I watched two films recently, Coco Avant Chanel and Bright Star, both in which the main characters cut their hair after a big change in their lives. And I was thinking about the symbolism that is attached to hair and the cutting of it. Where has this come from, and why is it still such a symbol for change and metamorphosis? Something to research I think.
Looking through a book about patterns, some applications included wallpaper:
Tsang Kin-Wah does these interesting wallpapers using text to create the illusion of traditional floral patterns. I like the fact that from a distance it looks fairly normal and ubiquitous, but close up you can read all these angry expletives.
Shi Yuan has done a floral wallpaper that is heat sensitive, so that the heat creates a pink bloom on the leaves. This is incredible, I think there’s a lot that can be done with this technology, although it costs so much…
Lisa Bengtsson who has designed this wallpaper of ready-made frames (I think you can buy this at Ikea). A ready-made structure for your memories to slot into… an interesting idea.
Telling Tales is a free exhibition on at the V&A, it finishes this Sunday so get down there sharp if you want to see it.
I wouldn’t say it’s worth going out of your way to see but there were a few products I liked, one of which was the Bathboat:
In the exhibition guide it says of the pieces on show, whilst originally being design objects with a use, they have been changed into an art object because of how decorative they’d become.

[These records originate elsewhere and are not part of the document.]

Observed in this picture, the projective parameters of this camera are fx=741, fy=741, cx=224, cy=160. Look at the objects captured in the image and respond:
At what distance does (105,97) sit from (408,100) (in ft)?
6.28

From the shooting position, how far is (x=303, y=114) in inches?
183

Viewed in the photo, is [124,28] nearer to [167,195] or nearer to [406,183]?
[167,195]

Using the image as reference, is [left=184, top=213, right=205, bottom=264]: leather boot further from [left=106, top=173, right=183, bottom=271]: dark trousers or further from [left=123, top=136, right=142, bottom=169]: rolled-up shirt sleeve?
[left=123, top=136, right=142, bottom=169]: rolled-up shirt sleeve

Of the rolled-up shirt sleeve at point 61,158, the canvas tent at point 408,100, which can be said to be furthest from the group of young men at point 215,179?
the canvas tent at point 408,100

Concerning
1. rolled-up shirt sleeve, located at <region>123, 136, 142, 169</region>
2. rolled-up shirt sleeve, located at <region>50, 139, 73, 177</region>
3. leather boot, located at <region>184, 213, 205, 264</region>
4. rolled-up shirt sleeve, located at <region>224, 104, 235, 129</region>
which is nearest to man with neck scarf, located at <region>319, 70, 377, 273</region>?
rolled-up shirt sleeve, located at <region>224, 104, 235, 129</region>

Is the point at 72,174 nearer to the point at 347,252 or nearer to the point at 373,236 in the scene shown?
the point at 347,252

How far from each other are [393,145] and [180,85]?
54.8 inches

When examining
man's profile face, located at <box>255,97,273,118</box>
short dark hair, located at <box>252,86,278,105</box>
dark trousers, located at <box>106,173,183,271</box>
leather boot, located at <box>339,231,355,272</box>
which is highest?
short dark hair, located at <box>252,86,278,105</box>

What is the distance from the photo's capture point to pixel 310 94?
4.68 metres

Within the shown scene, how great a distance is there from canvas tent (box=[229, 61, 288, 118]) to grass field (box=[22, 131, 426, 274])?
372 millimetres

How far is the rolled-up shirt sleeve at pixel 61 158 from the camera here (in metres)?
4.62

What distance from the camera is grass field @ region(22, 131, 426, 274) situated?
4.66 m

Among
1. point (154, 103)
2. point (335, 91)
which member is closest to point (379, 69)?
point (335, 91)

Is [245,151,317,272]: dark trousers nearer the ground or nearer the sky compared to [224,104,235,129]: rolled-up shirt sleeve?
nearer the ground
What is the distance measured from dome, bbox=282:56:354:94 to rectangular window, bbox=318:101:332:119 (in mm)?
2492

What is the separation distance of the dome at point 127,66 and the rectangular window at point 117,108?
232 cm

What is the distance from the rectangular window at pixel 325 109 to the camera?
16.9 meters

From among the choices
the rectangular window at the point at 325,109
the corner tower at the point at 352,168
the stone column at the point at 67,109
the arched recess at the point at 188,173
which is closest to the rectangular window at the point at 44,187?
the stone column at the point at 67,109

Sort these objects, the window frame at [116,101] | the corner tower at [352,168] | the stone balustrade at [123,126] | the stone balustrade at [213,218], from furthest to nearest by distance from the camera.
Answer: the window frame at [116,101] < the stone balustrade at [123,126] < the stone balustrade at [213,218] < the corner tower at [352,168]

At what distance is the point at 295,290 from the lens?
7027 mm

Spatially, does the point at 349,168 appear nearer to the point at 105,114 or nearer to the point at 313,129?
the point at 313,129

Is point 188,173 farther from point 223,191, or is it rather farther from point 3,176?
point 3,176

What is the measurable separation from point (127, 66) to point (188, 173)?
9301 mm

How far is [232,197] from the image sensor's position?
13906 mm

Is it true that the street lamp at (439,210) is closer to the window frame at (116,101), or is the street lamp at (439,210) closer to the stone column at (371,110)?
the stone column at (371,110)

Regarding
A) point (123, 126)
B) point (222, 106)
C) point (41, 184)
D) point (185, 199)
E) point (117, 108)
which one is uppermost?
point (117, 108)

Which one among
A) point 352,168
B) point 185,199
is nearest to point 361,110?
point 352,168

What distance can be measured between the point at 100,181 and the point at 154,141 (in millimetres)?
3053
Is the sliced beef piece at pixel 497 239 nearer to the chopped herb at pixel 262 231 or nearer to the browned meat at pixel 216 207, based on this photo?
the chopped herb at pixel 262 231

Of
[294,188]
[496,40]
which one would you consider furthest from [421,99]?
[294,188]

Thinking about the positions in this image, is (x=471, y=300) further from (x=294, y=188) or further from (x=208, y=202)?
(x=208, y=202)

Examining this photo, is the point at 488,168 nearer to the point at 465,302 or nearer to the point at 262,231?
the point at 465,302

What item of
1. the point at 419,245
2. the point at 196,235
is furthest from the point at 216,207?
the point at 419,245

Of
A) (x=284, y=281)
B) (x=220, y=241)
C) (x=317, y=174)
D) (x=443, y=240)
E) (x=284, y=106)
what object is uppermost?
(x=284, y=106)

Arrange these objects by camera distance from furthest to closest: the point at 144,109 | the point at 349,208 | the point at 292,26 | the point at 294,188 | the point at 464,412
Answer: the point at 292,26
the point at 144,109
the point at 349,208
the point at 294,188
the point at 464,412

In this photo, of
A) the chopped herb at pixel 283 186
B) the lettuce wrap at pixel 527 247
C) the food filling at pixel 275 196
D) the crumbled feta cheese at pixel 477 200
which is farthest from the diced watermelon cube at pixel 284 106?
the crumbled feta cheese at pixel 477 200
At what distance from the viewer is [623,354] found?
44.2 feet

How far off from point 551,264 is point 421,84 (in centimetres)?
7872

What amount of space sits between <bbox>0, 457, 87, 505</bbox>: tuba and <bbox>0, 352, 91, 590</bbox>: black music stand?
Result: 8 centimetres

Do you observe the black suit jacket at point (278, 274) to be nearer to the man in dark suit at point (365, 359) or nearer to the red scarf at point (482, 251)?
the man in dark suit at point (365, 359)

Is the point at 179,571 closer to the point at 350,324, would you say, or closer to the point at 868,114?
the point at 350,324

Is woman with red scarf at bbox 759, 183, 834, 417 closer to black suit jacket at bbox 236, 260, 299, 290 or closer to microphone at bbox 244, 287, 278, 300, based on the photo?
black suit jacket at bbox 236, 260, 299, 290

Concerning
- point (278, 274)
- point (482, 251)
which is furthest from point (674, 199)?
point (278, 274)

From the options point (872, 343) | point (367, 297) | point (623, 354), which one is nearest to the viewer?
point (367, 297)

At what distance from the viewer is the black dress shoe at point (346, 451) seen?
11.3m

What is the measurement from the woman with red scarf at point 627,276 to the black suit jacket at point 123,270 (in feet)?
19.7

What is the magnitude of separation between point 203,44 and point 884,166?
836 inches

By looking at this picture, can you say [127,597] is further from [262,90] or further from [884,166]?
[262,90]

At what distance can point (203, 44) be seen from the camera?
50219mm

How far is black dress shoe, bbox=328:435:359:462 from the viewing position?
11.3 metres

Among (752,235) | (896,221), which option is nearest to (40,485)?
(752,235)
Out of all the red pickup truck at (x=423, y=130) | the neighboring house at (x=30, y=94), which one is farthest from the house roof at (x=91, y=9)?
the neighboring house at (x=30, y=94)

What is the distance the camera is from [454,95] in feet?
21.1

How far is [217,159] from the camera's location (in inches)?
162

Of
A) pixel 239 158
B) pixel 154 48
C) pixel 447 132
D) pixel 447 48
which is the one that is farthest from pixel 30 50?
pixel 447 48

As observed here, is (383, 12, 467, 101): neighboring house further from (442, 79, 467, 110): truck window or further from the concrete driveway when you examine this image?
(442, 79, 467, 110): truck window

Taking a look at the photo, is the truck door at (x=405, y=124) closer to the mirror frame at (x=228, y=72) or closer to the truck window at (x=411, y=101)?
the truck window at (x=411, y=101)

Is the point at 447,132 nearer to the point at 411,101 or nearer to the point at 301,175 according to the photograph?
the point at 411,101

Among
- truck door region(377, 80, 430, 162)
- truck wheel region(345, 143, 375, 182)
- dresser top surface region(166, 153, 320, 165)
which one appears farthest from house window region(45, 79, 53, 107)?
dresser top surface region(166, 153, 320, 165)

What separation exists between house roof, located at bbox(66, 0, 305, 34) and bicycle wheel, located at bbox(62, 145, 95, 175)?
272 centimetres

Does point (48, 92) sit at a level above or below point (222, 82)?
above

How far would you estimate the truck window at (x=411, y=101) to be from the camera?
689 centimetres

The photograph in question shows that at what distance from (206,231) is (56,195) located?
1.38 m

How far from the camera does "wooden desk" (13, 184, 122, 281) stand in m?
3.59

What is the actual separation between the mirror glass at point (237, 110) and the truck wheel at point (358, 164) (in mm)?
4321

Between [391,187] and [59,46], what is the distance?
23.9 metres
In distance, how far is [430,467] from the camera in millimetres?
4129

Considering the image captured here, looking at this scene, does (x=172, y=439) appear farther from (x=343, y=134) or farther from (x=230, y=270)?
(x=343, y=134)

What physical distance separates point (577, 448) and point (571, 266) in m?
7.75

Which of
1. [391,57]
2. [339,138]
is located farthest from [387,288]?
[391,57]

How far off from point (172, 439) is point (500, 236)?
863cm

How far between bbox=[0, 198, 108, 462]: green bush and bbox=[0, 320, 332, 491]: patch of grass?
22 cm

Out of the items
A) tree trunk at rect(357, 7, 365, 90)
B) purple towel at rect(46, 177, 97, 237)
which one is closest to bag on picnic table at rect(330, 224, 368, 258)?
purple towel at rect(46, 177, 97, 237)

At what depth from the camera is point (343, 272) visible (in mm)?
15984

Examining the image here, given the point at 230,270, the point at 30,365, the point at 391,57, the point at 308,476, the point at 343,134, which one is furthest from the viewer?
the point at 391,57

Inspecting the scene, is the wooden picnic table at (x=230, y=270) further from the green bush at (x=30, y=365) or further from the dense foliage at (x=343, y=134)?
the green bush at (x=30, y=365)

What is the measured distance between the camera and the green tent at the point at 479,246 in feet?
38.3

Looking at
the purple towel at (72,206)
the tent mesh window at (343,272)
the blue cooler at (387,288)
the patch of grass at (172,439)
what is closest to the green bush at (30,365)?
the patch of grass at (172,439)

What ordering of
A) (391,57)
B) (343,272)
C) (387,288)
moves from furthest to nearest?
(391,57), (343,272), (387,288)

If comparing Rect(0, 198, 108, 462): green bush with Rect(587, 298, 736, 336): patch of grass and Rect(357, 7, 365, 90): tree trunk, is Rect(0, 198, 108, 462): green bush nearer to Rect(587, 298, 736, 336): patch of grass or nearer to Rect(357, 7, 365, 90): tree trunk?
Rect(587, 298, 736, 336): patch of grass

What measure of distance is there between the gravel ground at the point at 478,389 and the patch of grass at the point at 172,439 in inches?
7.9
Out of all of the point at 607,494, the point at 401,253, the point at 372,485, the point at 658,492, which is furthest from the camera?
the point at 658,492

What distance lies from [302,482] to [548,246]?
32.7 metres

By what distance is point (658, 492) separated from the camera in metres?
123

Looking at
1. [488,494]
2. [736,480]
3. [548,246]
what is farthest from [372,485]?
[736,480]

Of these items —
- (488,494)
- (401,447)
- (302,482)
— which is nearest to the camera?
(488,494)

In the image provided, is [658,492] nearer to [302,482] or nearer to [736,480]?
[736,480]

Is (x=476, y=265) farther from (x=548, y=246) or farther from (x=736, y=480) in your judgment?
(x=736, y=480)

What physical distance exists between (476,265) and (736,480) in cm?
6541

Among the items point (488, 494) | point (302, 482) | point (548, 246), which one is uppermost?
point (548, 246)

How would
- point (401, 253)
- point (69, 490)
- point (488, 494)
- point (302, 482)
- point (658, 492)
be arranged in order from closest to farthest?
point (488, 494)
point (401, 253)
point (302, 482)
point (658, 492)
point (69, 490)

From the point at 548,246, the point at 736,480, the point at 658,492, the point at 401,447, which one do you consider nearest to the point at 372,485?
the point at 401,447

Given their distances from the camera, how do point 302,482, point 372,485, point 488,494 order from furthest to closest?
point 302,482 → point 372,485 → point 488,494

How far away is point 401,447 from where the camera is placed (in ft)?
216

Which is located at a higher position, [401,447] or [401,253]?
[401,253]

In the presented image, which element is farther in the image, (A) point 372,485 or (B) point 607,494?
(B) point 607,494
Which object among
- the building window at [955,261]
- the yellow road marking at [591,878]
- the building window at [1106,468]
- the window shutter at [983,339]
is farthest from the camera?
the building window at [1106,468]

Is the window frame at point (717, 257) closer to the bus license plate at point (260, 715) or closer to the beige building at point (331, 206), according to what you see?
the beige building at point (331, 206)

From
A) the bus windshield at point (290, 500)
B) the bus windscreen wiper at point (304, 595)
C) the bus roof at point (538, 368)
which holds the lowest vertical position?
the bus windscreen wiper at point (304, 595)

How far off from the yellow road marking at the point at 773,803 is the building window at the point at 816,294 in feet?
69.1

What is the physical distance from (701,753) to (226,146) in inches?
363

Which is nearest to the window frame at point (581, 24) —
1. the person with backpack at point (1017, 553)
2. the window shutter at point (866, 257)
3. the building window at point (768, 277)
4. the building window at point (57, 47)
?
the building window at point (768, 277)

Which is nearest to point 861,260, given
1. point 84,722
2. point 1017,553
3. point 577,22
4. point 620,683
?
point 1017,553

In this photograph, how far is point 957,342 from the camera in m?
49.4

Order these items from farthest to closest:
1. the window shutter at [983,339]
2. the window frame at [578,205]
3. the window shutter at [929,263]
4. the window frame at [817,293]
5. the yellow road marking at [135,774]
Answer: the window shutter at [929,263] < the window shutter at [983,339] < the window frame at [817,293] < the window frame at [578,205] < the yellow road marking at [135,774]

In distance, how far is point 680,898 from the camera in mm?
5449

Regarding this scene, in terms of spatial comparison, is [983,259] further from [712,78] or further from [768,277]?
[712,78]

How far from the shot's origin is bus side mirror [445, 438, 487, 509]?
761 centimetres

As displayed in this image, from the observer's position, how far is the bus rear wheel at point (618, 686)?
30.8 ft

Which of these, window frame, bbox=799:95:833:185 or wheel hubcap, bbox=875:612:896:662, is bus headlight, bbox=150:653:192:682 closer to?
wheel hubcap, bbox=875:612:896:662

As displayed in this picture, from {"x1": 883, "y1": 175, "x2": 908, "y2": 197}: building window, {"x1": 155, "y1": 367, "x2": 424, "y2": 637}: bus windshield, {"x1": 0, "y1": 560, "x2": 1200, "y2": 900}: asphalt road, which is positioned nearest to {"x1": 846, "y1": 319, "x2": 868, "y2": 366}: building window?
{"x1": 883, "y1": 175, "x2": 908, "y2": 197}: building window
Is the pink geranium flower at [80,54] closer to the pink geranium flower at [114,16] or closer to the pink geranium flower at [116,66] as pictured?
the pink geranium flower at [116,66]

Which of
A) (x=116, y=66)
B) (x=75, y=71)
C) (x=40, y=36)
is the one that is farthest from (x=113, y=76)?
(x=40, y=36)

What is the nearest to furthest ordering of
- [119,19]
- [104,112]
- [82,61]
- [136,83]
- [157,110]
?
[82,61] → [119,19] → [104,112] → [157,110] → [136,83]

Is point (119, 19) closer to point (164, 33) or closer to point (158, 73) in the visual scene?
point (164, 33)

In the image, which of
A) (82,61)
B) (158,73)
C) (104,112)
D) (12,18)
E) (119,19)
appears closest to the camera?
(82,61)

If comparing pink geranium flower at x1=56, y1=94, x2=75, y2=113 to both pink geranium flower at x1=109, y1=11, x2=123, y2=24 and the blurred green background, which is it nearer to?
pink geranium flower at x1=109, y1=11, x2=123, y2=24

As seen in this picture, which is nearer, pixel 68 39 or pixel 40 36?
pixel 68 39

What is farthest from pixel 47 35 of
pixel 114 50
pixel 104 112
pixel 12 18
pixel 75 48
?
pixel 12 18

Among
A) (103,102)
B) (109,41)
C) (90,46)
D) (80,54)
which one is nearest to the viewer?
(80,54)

This is precisely what made me rather ambivalent towards the exhibition – to decorate an object out of its use seems pointless to me. Good design works both aesthetically but also functionally. I like Tord Boontje‘s Midsummer lamp, in which a sheet of metal is laser cut, and you arrange it around your bulb light like a lamp, but here he showcased fairytale chairs that left me cold.
I don’t know… for once the whimsy was too whimsical, even for me.
Definitely will be buying my own copy of “The Grammar of Ornament” by Owen Jones for inspiration.
His pattern design is incredible, especially the ones drawn from designs carved into Islamic buildings and the “flat” ones done for wallpaper design. Some of the tessellations are so beautiful – and can be seen at the V&A until the 22nd of November in the Printings and Drawings gallery.
I’ve also been working on my own experiments with grids and things for the 10x10x10 project (mini preview):
I like to remember people in certain outfits. And I like when people wear memorable ones. I am drawing to procrastinate.